# Baking soda dispensers?



## clint (Apr 16, 2009)

I know you will have some good ideas. What have you found works well?

Thanks,  Clint


----------



## gsbswf (Apr 5, 2009)

http://www.boergoats.com/clean/articleads.php?art=29

I made the PVC one at the bottom. I went to A to Z and they have end caps that are threaded inside and have a plug you can screw in and out. I put one on top and one on the bottom to make it easy to fill even in a tight corner, without having to pry off a cap. The bottom one makes it easy to empty it for cleaning and all that. I assume it will work for baking soda. I put it just above butt high for when they are adults, so they have a brick to stand on and get at it for now. I used u bolts to attach it.


----------



## sweetgoatmama (Dec 10, 2008)

Not good idea to feed wethers free choice baking soda.
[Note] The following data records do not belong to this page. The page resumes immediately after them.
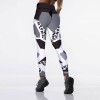 Qickitout 12%spandex Sexy High Waist Elasticity Women Digital Printed Leggings 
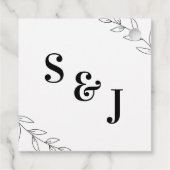 Étiquettes Cadeau Balises de préférence pour mariage feuille minimal (Dos)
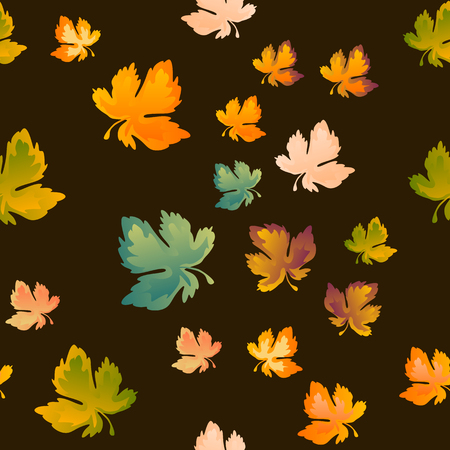 Autumn leaves pattern illustration.のイラスト素材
It can contribute to one type of stones. Best to give it only when they are on too rich food or they get into something they shouldn't have.


----------



## gsbswf (Apr 5, 2009)

Thanks Carolyn, we have been wondering on that, since the folks we got the goats from said they never heard of free-choice baking soda, and didn't think it sounded like a great idea. 

Clint,

I actually made that for my minerals, not for baking soda, so if you need one, I have the main body PVC pipe since I only needed a foot of it for mine, and you are more than welcome to a piece. The total purchase was like 35ish at A to Z, but that included a half length of the PVC, that you don't need all of. I also used screws to hold the "Y" in place, and the end caps stuck on so solid that I didn't even glue or use screws on them.


----------